Working from the entries below, give again each line from the first through the one containing "order: Passeriformes", exactly and with nothing else.

•••

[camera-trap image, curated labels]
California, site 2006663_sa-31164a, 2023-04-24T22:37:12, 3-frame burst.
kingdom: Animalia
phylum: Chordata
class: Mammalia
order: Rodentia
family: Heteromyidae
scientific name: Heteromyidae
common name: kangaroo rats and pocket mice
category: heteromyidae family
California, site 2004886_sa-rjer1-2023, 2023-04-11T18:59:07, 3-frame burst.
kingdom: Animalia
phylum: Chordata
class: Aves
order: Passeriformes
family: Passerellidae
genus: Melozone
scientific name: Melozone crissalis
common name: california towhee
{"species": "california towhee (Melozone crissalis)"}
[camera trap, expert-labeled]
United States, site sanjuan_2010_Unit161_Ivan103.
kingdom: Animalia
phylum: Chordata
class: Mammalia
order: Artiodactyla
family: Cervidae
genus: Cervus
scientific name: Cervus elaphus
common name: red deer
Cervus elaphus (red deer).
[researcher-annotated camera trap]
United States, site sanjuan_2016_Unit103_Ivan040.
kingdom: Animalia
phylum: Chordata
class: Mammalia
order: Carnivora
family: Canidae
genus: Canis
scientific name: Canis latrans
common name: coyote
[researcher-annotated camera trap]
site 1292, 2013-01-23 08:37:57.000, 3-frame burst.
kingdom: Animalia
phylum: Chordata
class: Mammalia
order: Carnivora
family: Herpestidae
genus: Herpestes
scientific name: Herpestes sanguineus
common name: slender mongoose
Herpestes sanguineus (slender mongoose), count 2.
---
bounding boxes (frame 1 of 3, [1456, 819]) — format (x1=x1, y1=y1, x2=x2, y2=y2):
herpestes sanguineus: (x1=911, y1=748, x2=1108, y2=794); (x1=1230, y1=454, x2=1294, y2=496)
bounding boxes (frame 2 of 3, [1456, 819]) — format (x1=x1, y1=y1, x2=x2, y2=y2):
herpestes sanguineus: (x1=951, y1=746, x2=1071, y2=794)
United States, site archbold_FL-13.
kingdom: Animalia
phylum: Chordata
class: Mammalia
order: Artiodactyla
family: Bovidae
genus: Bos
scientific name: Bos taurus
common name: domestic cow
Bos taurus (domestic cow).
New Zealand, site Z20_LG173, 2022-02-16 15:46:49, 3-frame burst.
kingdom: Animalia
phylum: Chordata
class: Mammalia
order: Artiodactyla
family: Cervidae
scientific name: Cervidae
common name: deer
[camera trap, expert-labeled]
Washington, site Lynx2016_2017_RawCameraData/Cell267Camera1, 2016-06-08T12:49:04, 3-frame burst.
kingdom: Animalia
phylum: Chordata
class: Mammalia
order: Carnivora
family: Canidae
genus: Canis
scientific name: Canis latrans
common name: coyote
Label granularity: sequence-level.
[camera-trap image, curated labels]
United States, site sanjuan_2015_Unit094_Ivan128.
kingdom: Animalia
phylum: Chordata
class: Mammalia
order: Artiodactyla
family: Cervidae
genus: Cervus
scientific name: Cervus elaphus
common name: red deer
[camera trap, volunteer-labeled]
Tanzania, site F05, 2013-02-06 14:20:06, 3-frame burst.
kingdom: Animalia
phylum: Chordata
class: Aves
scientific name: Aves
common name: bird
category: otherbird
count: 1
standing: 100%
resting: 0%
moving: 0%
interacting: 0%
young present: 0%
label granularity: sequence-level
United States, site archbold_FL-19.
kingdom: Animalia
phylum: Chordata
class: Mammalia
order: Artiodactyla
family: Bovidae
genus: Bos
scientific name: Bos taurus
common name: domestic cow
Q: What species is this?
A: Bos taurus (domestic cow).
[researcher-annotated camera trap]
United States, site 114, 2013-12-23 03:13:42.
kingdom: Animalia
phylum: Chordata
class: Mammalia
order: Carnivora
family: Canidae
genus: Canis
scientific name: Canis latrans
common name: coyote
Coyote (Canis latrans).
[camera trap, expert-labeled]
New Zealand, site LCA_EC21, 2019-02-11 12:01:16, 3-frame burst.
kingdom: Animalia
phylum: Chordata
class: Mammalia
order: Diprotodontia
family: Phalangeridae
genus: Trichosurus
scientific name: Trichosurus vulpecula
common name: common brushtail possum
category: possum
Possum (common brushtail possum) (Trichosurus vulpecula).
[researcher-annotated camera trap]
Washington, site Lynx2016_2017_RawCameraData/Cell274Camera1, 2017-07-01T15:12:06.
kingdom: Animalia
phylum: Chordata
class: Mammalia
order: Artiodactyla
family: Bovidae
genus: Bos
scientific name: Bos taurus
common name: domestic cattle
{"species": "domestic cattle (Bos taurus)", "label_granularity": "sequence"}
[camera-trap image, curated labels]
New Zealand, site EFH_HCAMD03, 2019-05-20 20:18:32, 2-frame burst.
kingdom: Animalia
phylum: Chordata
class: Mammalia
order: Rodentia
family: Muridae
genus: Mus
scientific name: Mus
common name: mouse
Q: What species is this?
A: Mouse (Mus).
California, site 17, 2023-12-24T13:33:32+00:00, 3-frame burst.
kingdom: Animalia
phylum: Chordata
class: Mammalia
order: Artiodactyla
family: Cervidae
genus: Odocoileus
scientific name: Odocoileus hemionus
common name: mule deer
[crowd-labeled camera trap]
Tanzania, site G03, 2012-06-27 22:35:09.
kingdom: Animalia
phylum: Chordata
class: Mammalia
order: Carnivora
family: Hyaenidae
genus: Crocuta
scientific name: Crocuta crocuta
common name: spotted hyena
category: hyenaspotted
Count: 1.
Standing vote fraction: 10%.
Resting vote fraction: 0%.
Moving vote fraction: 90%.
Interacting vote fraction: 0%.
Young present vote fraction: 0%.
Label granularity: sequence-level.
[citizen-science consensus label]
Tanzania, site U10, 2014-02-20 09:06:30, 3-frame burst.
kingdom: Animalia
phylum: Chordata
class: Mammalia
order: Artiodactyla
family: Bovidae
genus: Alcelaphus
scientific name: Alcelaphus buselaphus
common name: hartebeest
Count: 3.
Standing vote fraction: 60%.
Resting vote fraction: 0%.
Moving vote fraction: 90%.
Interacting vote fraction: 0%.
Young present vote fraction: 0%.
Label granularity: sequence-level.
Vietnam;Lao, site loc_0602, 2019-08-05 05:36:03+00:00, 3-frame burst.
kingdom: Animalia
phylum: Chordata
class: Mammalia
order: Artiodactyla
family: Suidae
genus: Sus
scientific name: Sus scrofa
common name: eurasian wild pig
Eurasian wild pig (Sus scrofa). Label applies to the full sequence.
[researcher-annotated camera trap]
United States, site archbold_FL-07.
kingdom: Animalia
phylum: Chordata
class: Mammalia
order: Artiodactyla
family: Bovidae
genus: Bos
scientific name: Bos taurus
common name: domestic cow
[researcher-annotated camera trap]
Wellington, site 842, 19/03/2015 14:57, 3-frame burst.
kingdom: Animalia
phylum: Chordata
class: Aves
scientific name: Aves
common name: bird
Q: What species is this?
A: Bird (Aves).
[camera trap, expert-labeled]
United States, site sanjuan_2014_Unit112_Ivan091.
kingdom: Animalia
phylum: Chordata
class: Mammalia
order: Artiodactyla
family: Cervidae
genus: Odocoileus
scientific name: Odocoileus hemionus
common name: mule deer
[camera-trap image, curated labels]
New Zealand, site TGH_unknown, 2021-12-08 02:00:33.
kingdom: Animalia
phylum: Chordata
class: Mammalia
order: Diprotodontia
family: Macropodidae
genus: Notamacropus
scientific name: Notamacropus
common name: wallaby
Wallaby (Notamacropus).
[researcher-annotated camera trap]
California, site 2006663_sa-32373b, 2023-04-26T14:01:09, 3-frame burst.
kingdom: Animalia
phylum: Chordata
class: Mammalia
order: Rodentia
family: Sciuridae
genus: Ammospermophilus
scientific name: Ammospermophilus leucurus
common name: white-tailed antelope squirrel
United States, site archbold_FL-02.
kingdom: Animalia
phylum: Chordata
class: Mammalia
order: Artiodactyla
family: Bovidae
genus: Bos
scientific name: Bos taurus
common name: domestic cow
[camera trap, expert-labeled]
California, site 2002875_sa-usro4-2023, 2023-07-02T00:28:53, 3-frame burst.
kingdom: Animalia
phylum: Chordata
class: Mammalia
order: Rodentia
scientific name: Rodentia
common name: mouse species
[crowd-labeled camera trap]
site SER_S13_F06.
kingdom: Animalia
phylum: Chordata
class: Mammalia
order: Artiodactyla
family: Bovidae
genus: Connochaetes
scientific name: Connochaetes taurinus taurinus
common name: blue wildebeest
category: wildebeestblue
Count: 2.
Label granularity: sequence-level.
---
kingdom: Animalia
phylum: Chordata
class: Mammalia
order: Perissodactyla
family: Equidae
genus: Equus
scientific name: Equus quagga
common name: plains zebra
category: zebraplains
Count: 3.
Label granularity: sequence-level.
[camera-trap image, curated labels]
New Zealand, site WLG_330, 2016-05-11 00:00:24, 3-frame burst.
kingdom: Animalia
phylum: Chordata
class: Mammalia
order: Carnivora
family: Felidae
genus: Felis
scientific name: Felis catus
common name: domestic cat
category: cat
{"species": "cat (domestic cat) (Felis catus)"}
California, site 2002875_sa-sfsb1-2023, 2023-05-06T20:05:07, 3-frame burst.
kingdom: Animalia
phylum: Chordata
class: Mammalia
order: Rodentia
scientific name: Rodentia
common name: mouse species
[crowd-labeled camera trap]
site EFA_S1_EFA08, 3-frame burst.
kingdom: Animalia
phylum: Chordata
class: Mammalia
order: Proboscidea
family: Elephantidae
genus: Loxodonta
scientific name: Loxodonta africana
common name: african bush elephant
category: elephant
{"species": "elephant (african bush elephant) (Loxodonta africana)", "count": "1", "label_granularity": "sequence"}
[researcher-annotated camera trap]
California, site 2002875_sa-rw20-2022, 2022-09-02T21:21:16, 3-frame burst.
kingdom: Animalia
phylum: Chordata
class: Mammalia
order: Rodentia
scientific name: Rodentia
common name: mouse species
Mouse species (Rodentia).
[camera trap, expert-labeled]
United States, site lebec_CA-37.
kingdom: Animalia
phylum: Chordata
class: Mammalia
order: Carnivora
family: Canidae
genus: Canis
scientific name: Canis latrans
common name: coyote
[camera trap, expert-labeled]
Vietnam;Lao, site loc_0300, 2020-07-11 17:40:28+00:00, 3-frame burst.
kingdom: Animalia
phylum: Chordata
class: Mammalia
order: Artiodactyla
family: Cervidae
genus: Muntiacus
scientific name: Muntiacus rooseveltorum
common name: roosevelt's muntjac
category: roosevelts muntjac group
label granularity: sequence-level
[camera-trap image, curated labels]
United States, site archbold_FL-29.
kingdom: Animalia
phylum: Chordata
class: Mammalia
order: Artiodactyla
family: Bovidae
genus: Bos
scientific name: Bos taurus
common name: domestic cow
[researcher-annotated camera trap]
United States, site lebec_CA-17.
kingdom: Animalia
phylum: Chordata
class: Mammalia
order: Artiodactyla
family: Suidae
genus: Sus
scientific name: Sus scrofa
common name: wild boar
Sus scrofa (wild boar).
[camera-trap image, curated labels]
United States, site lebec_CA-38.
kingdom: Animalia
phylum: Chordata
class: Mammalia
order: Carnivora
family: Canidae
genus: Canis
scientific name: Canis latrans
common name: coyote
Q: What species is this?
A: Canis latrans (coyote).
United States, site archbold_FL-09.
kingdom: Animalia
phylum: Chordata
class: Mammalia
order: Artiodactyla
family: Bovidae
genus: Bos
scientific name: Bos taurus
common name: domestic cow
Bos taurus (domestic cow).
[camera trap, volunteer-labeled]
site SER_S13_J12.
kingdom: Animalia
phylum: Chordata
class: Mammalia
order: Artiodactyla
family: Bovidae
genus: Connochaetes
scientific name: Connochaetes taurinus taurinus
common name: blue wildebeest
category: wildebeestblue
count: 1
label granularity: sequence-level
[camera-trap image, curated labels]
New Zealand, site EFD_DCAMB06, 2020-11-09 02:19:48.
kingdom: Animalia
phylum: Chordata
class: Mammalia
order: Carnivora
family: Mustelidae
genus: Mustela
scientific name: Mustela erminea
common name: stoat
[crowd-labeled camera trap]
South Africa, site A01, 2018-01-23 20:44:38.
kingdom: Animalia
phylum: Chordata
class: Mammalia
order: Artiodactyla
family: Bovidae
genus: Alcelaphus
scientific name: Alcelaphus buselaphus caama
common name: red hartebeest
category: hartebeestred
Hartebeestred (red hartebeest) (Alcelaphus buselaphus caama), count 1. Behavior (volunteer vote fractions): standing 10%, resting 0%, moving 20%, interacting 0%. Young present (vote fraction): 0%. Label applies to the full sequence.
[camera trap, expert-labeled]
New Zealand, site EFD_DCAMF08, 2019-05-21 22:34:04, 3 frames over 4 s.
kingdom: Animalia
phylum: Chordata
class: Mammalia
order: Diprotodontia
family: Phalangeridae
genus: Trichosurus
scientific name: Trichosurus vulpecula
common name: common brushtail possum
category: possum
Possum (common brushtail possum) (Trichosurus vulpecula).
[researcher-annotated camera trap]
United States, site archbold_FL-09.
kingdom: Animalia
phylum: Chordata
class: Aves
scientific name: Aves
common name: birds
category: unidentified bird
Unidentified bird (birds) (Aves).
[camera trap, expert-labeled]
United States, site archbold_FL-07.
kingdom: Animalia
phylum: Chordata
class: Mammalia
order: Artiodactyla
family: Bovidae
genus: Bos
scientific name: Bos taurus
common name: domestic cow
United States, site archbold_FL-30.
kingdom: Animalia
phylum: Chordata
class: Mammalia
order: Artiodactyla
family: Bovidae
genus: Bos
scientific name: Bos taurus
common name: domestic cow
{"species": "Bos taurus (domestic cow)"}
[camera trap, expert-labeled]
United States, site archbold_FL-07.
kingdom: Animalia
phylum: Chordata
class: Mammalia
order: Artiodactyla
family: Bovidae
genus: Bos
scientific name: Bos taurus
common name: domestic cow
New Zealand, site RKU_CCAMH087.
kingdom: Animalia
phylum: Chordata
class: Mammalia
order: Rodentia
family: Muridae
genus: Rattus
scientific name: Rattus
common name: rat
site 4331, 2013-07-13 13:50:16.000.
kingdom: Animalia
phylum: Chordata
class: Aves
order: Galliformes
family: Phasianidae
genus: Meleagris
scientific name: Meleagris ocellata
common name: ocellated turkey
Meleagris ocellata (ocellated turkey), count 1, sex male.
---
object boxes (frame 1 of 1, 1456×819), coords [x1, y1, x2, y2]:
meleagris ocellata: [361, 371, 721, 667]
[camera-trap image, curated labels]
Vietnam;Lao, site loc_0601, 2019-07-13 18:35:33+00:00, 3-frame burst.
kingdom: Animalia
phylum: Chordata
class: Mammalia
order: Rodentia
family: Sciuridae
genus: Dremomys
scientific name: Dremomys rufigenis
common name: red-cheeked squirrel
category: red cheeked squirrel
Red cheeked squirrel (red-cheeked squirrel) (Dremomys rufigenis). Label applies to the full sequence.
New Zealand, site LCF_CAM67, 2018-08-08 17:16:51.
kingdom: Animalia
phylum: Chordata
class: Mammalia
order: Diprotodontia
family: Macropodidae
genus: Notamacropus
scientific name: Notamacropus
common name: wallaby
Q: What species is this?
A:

•••

EXPECTED ANSWER:
[camera-trap image, curated labels]
California, site 2006663_sa-31164a, 2023-04-24T22:37:12, 3-frame burst.
kingdom: Animalia
phylum: Chordata
class: Mammalia
order: Rodentia
family: Heteromyidae
scientific name: Heteromyidae
common name: kangaroo rats and pocket mice
category: heteromyidae family
California, site 2004886_sa-rjer1-2023, 2023-04-11T18:59:07, 3-frame burst.
kingdom: Animalia
phylum: Chordata
class: Aves
order: Passeriformes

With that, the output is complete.